November 26, 2021

Route 13 study’s focus: Traffic safety

Todd R. McAdam/managing editor

Traffic passes on Route 13 near its intersection with Route 366 near Varna in this February 2020 Cortland Standard file photo. Tompkins County planners are studying traffic on a nine-mile stretch of the highway from the village of Dryden into Lansing.

Drivers who use Route 13 between Dryden and Ithaca are concerned about congestion, accidents and access for bicyclists and pedestrians, according to a study on ways to improve safety on the nine-mile corridor.

The state road from Warren Road in Lansing to the village of Dryden’s western boundary was the topic of a scoping meeting Thursday, including data from the study by the Tompkins County Department of Planning and Sustainability and the Ithaca-Tompkins County Transportation Council.

Katie Borgella, Tompkins County commissioner of planning and sustainability, said the study was conducted to get a better understanding of the traffic situation on the route, since it’s a “big commuting road” with 14 intersections, five of which see heavy traffic.

“It’s raising awareness and getting down possible solutions on how to improve the safety of traffic on the entire stretch,” she said.

A 1,500-response survey was conducted from Jan 28 to Feb. 29 by Susan Charland, planning director at Highland Planning in Rochester. Respondents listed vehicle safety, bike and pedestrian safety and traffic congestion among their concerns.

Respondents want to see more lanes, less congestion and better access.

Lorenzo Rotoli, senior project manager of transportation at LaBella Associates in Rochester, said the study is looking into more traffic lights, lighting at intersections, better lining of lanes and additional signage.

The morning commute — 7 to 8 a.m. — saw between 600 and 1,000 vehicles.

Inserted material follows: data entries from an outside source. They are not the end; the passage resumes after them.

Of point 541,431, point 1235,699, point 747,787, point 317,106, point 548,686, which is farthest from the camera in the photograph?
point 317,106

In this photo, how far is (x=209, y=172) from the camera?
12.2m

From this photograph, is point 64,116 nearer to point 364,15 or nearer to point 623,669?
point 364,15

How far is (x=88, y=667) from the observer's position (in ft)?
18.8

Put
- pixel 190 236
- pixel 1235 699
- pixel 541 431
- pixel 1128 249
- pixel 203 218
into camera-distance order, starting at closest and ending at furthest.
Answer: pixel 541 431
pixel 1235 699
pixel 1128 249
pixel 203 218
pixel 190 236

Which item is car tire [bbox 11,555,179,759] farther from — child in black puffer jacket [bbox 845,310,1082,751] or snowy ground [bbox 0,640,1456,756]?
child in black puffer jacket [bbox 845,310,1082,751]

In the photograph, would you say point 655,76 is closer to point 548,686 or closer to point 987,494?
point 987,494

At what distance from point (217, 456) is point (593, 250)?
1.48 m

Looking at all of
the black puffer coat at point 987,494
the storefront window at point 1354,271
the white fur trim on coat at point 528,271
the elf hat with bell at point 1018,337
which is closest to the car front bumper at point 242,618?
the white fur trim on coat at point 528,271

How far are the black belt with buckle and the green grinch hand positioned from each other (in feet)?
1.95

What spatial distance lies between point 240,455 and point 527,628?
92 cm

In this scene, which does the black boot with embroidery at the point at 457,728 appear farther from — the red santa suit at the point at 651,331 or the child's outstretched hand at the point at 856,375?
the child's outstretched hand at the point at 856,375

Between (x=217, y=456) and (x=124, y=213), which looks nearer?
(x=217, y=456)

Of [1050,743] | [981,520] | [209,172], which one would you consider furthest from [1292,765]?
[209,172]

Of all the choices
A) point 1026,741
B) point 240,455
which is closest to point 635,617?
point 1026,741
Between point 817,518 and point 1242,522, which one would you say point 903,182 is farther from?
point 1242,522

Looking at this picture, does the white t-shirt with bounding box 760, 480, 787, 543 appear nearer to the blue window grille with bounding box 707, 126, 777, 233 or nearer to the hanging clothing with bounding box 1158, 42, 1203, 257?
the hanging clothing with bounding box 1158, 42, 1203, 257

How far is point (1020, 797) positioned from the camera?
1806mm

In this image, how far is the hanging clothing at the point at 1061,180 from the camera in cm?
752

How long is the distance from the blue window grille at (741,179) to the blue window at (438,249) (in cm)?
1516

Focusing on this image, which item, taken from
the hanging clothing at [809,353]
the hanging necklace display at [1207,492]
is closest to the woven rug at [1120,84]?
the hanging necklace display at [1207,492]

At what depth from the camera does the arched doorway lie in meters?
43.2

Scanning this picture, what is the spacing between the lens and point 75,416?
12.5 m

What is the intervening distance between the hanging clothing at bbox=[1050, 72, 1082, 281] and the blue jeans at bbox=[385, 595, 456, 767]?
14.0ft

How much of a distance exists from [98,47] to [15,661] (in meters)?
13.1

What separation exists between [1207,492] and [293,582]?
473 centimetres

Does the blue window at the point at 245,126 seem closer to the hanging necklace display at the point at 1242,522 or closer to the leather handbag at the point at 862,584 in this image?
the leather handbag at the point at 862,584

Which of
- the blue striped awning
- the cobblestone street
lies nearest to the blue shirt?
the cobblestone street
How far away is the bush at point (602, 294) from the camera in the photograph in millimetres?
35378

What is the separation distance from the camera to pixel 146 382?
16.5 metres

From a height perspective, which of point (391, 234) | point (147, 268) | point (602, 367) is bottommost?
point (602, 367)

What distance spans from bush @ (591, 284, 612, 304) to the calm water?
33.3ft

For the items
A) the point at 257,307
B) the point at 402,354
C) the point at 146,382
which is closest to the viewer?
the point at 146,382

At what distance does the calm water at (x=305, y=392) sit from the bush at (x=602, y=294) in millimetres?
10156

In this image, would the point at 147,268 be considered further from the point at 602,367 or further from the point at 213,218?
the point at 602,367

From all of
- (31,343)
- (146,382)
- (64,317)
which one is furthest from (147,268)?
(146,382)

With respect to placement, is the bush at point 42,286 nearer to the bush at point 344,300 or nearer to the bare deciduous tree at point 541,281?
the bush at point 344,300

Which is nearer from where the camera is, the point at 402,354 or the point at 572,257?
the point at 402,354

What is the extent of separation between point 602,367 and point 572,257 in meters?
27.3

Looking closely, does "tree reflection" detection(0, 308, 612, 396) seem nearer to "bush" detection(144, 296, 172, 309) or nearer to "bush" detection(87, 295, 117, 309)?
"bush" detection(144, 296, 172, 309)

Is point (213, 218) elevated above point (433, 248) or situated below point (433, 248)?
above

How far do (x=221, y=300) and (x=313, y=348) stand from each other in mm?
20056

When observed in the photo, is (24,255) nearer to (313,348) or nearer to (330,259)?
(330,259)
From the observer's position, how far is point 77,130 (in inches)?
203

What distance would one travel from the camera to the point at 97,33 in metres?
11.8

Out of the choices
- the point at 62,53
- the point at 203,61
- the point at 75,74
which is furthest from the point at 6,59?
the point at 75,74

The evening commute between 4 to 5 p.m. — saw between 470 and 1,100.

Rotoli said the area saw 540 accidents in five years.

Attendee Todd Bittner asked how many were animal-related collisions.

About 26%, Rotoli said 140 of 540 accidents.

Keith Ewald, managing planner for Barton & Loguidice of Liverpool, said the study considers installing roundabouts at Warren Road, Brown/Sapsucker Road, Lower Creek Road and Pickney Road/Hall Road/NYSEG driveway/Dryden Road.

Rotoli said roundabouts are good to help slow cars so they “don’t zip down the road.”

The project team was asked why New York is adding roundabouts while states like New Jersey and Massachusetts are eliminating them.

Fernando de Aragon, director of the Ithaca/Tompkins County transportation council, said those states have older traffic circles, with more-dangerous designs.

“Modern roundabouts are designed to reduce speed, manage vehicle approaches and line of sight all designed to allow slow and steady vehicular movement, thus increasing safety without sacrificing capacity,” de Aragon said.

Brad Yentzer suggested installing cameras at intersections to catch speeders, adding that tickets would motivate people to slow down.

Charland noted another survey will be posted to the Tompkins County website after Labor Day.